Jakarta – Para calon presiden (capres), calon wakil presiden
(cawapres), dan seluruh pendukungnya harus memiliki etika yang luhur
serta siap kalah pada Pemilu 2024. Seluruh kandidat perlu
berkontestasi secara demokratis dengan lapang hati dan apabila menang,
hal tersebut harus diraih secara sportif.
“Pemilu yang bersih, beretika dan nirkecurangan mesti menjadi komitmen
seluruh pihak yang berkontestasi,” kata Ketua Umum Pimpinan Pusat
Muhammadiyah Haedar Nashir dalam keterangan yang di Jakarta, Senin
(12/2/2024) dikutip dari Antara.
Siapa pun yang nantinya menang dan memperoleh mandat rakyat pada
Pemilu 2024, ujar Haedar, tidak boleh takabur karena seluruh kandidat
harus memiliki jiwa kenegarawanan yang tinggi.

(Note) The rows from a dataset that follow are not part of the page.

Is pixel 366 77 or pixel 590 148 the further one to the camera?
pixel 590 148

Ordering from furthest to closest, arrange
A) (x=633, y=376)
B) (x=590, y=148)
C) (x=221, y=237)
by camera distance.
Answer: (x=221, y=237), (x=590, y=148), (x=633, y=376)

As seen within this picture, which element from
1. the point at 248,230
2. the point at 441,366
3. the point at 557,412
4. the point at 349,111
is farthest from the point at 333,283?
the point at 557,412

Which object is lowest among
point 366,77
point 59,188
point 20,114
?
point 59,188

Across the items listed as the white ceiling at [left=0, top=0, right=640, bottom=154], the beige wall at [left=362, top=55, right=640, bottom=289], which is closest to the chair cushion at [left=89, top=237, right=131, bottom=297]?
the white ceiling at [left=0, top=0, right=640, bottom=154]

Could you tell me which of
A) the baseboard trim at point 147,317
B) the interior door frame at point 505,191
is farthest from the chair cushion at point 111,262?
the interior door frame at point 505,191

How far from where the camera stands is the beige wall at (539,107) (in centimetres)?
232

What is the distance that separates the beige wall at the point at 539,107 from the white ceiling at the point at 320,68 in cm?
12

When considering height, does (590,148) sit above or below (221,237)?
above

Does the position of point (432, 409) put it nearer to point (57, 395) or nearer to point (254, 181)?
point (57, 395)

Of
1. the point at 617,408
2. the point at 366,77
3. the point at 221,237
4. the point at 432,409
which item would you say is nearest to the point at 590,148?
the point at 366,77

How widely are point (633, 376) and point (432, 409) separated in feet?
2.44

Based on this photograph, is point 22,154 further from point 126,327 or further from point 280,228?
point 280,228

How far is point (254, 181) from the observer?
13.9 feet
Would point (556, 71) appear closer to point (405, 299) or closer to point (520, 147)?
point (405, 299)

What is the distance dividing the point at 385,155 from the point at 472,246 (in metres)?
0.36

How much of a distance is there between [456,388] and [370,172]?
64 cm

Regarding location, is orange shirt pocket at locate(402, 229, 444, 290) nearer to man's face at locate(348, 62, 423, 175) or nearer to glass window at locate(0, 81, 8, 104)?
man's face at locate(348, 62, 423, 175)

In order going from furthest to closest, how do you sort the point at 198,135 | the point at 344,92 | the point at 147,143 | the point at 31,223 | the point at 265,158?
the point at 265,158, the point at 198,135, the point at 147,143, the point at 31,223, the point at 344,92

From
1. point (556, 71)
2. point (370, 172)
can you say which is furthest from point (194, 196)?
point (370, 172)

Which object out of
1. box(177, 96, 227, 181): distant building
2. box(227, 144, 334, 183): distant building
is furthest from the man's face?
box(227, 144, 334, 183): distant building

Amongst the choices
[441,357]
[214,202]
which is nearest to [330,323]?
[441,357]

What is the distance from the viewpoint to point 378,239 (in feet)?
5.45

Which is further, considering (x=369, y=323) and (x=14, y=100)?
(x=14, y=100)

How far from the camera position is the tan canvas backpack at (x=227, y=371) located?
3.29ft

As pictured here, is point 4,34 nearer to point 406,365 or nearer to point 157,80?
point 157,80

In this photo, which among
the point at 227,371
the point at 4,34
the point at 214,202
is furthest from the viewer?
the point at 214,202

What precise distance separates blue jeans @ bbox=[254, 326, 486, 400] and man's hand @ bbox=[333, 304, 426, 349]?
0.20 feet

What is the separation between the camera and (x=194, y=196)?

Haedar mengatakan menjadi pemimpin negara bukan suatu hal yang ringan
karena harus mengurusi sangat banyak hal. Apalagi, Indonesia saat ini
memiliki beban yang berat, mulai dari masalah korupsi, utang negara,
kesenjangan sosial, hingga sumber daya alam yang terkuras.
Menurut Haedar, memimpin Indonesia memerlukan kualitas tertinggi dari
para elite terpilih yang harus memiliki integritas, komitmen,
pengetahuan, dan visi kenegaraan yang melintas batas.
Untuk itu, para penyelenggara pemilu mulai dari KPU hingga Bawaslu
harus bertanggung jawab dengan bersikap adil dan profesional karena
tanggung jawab itu bukan hanya dipikul di dunia, tetapi di akhirat
kelak.
“Para pejabat dan aparat, TNI, Polri, dan seluruh pihak penyelenggara
pemerintahan dari pusat sampai daerah diharapkan memiliki jiwa
patriotisme, profesionalitas,” katanya.
Lebih lanjut, Haedar Nashir mengajak seluruh pihak untuk menjadikan
Pemilu 2024 sebagai suatu proses demokrasi yang lebih bermakna.
Pada masa tenang setelah hiruk-pikuk kampanye, Haedar juga meminta
seluruh pihak perlu berefleksi atau merenungkan kembali guna
menjadikan pemilu tidak sekadar proses politik untuk memenangkan
kontestasi.
“Semoga pelaksanaan pemilu berjalan baik, aman, damai, bersih, dan
sejalan dengan peraturan yang berlaku,” kata Haedar dalam keterangan
tertulis yang diterima di Jakarta, Senin (12/2/2024).
Tokoh yang akrab disapa Buya Haedar itu mengatakan para calon
presiden, calon wakil presiden maupun calon anggota legislatif harus
menghayati diktum-diktum dalam Pembukaan Undang-Undang Dasar 1945.
Haedar menambahkan pemilu bukan sekadar perjuangan kekuasaan tentang
siapa menang dan siapa kalah. Apalagi, jangan sampai kontestan pemilu
menggunakan segala cara yang bertentangan dengan etika bernegara dan
juga bertentangan dengan agama.
Selain itu, pemilu tidak dijadikan pasar politik yang sarat dengan
transaksi berorientasi sekadar memilih berdasarkan kepentingan sesaat
dan secara pragmatis.
“Proses pemilu harus mengikuti prinsip demokrasi, dari, oleh, dan
untuk rakyat, secara bebas tanpa tekanan dan rintangan,” katanya.
Haedar mengatakan rakyat berhak menjalani pemilu dengan gembira,
merdeka, dan lapang dada. Proses dan hasilnya harus benar-benar
membawa kemaslahatan terbesar bagi hajat hidup rakyat dan masa depan
Indonesia.
“Sebagaimana cita-cita para para pendiri bangsa,” tambahnya.
Secara konstitusional, menurut Haedar, pemilu merupakan proses
demokrasi yang penting dan strategis untuk membentuk pemerintahan
negara Indonesia yang berkewajiban, berkemampuan, dan berkomitmen
penuh untuk melindungi bangsa.
Selain itu, pemilu juga berperan membentuk pemerintahan yang bisa
memajukan kesejahteraan rakyat, mencerdaskan kehidupan bangsa, hingga
ikut melaksanakan ketertiban dunia.
“Pemilu 2024 harus diproyeksikan sebagai visi kebangsaan untuk
terwujudnya tujuan nasional, yakni negara Indonesia yang merdeka,
bersatu, berdaulat, adil dan makmur,” katanya.